Anyone who read my last post knows exactly how I feel about the Red Sox ownership and their recent turmoil. Monday afternoon, former Red Sox great Curt Schilling decided that there wasn’t enough fuel in this fire, so he added more. Curt Schilling appeared on 98.5 the Sports Hub, and the now infamous Felger & Massarotti afternoon segment when he said, “…he’s [John Henry] full of ****.” Strong words to say the least from the former Sox, but not uncharted waters for Schilling. Almost a week ago now on October 12, Schilling, while on national TV on ESPN’s Baseball Tonight, said, “These [owners] are some bad people.” That is a very big accusation to make, not just about the organization, but about the character of the owners. Schilling is saying that the 3 owners, Tom Werner, Larry Lucchino, and John Henry, are not good human beings; that there is something morally wrong with them. Could this just be the ramblings of a bitter man, after arguing with the Sox when he hurt his shoulder in 2008 after signing a 1 year $8 million contract? Perhaps. Yet again, Schilling would know exactly how the Red Sox organization operates after spending 4 years there and winning 2 World Series. This brings us to Monday afternoon.

Schilling was a special guest on the Felger & Massarotti show Monday afternoon, and he was asked to provide some insight into the team. “It’s a ton of mudslinging and finger-pointing, and at the end of the day the 2 guys most responsible for bringing 2 world championships here and turning this organization around are gone.” Schilling said. When asked what he thinks about John Henry saying that ownership was not involved in the recent release of private information about Terry Francona and the Sox clubhouse Schilling said, “I think he’s full of ****… and I think he’s disingenuous at best.
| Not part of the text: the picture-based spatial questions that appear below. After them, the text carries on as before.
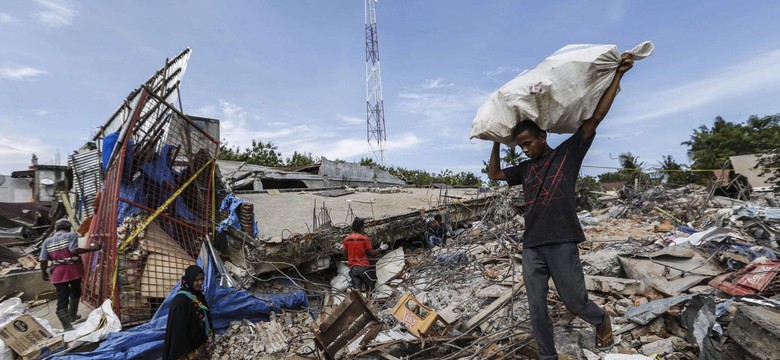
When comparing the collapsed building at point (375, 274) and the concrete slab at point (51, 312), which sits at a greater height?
the collapsed building at point (375, 274)

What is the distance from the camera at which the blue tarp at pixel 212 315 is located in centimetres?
370

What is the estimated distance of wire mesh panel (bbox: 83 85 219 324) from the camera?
4516 mm

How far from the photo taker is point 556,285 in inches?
84.4

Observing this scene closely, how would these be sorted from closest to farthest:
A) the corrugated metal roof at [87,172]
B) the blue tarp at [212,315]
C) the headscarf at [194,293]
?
the headscarf at [194,293]
the blue tarp at [212,315]
the corrugated metal roof at [87,172]

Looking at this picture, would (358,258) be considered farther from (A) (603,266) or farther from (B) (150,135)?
(B) (150,135)

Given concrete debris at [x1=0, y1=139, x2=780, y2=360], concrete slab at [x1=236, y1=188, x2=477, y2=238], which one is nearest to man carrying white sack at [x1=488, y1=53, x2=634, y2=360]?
concrete debris at [x1=0, y1=139, x2=780, y2=360]

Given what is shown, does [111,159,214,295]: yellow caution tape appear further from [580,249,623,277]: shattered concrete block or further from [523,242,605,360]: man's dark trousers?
[580,249,623,277]: shattered concrete block

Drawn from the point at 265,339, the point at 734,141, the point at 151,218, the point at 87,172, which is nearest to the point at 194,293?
the point at 265,339

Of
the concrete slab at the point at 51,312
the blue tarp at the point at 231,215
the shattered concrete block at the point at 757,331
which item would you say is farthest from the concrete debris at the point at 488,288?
the concrete slab at the point at 51,312

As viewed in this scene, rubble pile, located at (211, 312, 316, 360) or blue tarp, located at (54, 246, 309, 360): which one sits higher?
blue tarp, located at (54, 246, 309, 360)

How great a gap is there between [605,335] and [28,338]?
550 centimetres

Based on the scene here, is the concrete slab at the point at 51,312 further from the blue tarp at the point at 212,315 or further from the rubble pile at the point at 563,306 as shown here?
the rubble pile at the point at 563,306

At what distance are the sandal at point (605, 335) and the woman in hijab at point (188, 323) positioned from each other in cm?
333

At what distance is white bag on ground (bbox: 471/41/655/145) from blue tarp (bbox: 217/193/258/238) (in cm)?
426
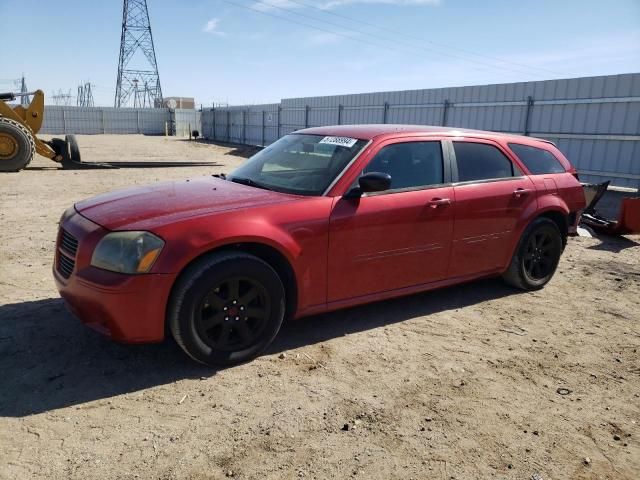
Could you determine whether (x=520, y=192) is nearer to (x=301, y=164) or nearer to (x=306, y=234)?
(x=301, y=164)

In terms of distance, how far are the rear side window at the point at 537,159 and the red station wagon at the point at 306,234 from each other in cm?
2

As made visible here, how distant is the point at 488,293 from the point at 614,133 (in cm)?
Result: 928

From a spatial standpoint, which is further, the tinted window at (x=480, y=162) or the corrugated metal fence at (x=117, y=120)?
the corrugated metal fence at (x=117, y=120)

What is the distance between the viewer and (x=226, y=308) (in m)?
3.32

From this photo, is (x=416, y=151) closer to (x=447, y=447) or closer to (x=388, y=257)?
(x=388, y=257)

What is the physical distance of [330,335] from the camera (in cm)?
398

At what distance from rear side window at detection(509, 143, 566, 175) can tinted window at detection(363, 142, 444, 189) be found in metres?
1.10

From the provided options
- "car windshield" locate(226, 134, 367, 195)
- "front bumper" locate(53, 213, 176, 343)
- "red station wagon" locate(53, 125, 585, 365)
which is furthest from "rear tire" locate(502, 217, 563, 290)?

I think there’s been a lot of that, and I think when Terry comes out and says, very candidly, in the press conference… I didn’t feel like the ownership of this team had my back. That is such a much more powerful statement then the words being used. And then to have someone follow that up with… I was confused by that when he said that… That’s not true. You know this is a group of people who would love everybody to believe that they just sit back and watch baseball ops run the team, it’s not true, they’ve been involved, they’re always involved. When asked if Schilling had even been involved with anything like this Schilling said, “Oh absolutely. Absolutely, I got to see it… I’m not speculating. I got to see it, and experience it and watch it happen.” Schilling added one last jab at ownership when asked about what the perception of the Red Sox organization is he said, “When things like this information, Tito’s marriage stuff, and the medical stuff, and the pills and stuff; when that stuff starts coming from a ‘source’ in the organization, that’s people with an agenda, and people with power in an organization because those things don’t come out, they can’t come out from people other than that. The amount of people that can know enough about that information to make it to be a source is very, very small.”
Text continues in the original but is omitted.